PROBLEM TO SOLVE:
Repeat the whole listing below, word for word.

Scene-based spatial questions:

-- START --

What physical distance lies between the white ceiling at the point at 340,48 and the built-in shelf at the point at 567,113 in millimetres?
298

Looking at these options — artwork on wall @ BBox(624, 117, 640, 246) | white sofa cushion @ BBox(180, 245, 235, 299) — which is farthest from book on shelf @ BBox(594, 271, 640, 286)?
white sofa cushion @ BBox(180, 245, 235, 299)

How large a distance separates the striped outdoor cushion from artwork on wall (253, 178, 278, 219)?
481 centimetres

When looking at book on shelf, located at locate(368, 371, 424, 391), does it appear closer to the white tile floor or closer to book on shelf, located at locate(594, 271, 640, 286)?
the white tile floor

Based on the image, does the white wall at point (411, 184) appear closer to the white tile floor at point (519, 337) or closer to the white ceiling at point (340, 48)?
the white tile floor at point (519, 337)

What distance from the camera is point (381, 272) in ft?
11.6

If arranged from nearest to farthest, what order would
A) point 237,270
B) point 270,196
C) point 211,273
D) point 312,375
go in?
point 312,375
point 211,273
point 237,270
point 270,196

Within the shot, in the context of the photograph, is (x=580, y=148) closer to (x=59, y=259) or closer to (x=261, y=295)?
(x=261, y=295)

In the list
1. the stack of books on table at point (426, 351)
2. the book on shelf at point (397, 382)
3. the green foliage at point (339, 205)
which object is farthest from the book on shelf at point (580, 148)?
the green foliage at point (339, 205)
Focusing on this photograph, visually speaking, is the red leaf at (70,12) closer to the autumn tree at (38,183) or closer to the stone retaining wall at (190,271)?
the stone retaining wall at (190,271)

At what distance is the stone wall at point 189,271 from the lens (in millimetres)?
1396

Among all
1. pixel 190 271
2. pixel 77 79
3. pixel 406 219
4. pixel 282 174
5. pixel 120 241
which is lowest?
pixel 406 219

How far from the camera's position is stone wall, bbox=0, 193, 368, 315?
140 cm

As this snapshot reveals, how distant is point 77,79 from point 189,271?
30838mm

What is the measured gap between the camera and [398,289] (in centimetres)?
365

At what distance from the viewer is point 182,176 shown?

-- END --

CORRECT RESPONSE:
What physical distance lies between the white ceiling at the point at 340,48 and the built-in shelf at the point at 567,113 in millimetres?
298

Looking at these options — artwork on wall @ BBox(624, 117, 640, 246) | white sofa cushion @ BBox(180, 245, 235, 299) — which is farthest from book on shelf @ BBox(594, 271, 640, 286)?
white sofa cushion @ BBox(180, 245, 235, 299)

How large a distance separates the striped outdoor cushion from artwork on wall (253, 178, 278, 219)?
481 centimetres

When looking at book on shelf, located at locate(368, 371, 424, 391), does it appear closer to the white tile floor or closer to book on shelf, located at locate(594, 271, 640, 286)?
the white tile floor

Based on the image, does the white wall at point (411, 184) appear closer to the white tile floor at point (519, 337) or closer to the white ceiling at point (340, 48)?
the white tile floor at point (519, 337)

What distance from the camera is point (381, 272) in ft?
11.6

If arranged from nearest to farthest, what order would
A) point 237,270
B) point 270,196
C) point 211,273
D) point 312,375
go in?
point 312,375
point 211,273
point 237,270
point 270,196

Within the shot, in the context of the photograph, is (x=580, y=148) closer to (x=59, y=259) or closer to (x=261, y=295)?
(x=261, y=295)

In the list
1. the stack of books on table at point (426, 351)
2. the book on shelf at point (397, 382)
3. the green foliage at point (339, 205)
which object is farthest from the book on shelf at point (580, 148)?
the green foliage at point (339, 205)
Focusing on this photograph, visually speaking, is the red leaf at (70,12) closer to the autumn tree at (38,183) or closer to the stone retaining wall at (190,271)?
the stone retaining wall at (190,271)

At what distance is the stone wall at point 189,271 from the lens (in millimetres)?
1396

Among all
1. pixel 190 271
2. pixel 77 79
3. pixel 406 219
4. pixel 282 174
5. pixel 120 241
which is lowest?
pixel 406 219

How far from the camera's position is stone wall, bbox=0, 193, 368, 315?
140 cm

As this snapshot reveals, how distant is point 77,79 from point 189,271?
30838mm

What is the measured gap between the camera and [398,289] (in centimetres)?
365

At what distance from the viewer is point 182,176 shown?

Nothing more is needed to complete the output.